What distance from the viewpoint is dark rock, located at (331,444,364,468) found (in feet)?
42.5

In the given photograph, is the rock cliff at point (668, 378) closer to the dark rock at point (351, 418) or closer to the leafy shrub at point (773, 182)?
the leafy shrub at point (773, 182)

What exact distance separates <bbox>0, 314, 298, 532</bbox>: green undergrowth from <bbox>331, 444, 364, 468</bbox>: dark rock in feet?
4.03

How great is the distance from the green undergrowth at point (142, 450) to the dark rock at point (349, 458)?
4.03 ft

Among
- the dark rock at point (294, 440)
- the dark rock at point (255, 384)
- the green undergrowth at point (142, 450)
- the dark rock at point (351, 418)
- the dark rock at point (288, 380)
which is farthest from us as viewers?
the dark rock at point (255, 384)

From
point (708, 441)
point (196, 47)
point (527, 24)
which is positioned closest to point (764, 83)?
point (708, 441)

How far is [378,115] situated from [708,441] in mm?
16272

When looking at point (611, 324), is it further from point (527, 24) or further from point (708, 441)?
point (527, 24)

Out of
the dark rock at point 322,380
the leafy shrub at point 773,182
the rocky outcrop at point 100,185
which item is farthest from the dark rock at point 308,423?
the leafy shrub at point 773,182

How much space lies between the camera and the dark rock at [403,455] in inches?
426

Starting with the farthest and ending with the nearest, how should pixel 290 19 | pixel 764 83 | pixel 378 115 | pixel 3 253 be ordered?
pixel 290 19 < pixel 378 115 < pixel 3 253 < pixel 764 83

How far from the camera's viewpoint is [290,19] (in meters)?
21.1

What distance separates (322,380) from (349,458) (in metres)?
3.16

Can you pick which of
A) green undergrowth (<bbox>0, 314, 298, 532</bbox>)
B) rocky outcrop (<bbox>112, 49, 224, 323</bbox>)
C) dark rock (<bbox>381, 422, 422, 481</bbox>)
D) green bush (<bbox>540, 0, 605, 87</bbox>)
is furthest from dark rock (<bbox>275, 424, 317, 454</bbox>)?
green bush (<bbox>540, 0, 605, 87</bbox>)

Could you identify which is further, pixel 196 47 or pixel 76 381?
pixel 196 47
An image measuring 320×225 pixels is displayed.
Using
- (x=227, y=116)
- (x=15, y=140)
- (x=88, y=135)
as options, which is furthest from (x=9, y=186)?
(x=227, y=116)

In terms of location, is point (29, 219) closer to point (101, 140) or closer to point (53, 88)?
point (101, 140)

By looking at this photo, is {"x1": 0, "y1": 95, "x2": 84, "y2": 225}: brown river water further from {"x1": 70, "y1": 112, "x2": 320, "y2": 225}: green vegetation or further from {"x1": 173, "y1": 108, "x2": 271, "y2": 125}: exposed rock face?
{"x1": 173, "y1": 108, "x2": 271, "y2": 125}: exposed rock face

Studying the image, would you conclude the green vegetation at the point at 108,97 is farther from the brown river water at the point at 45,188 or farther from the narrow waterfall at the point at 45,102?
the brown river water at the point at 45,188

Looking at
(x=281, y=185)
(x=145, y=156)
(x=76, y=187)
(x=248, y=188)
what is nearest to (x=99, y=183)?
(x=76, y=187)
•••
§ SHORT PROBLEM
Please copy the lines of the records exactly, starting with the line that contains "Studying the image, would" and going on through the end of the records.

§ EXERCISE RESPONSE
Studying the image, would you conclude the green vegetation at the point at 108,97 is farther from the brown river water at the point at 45,188 or farther from the narrow waterfall at the point at 45,102?
the brown river water at the point at 45,188

Looking at
(x=281, y=185)
(x=145, y=156)
(x=76, y=187)
(x=248, y=188)
what is nearest to (x=99, y=183)?
(x=76, y=187)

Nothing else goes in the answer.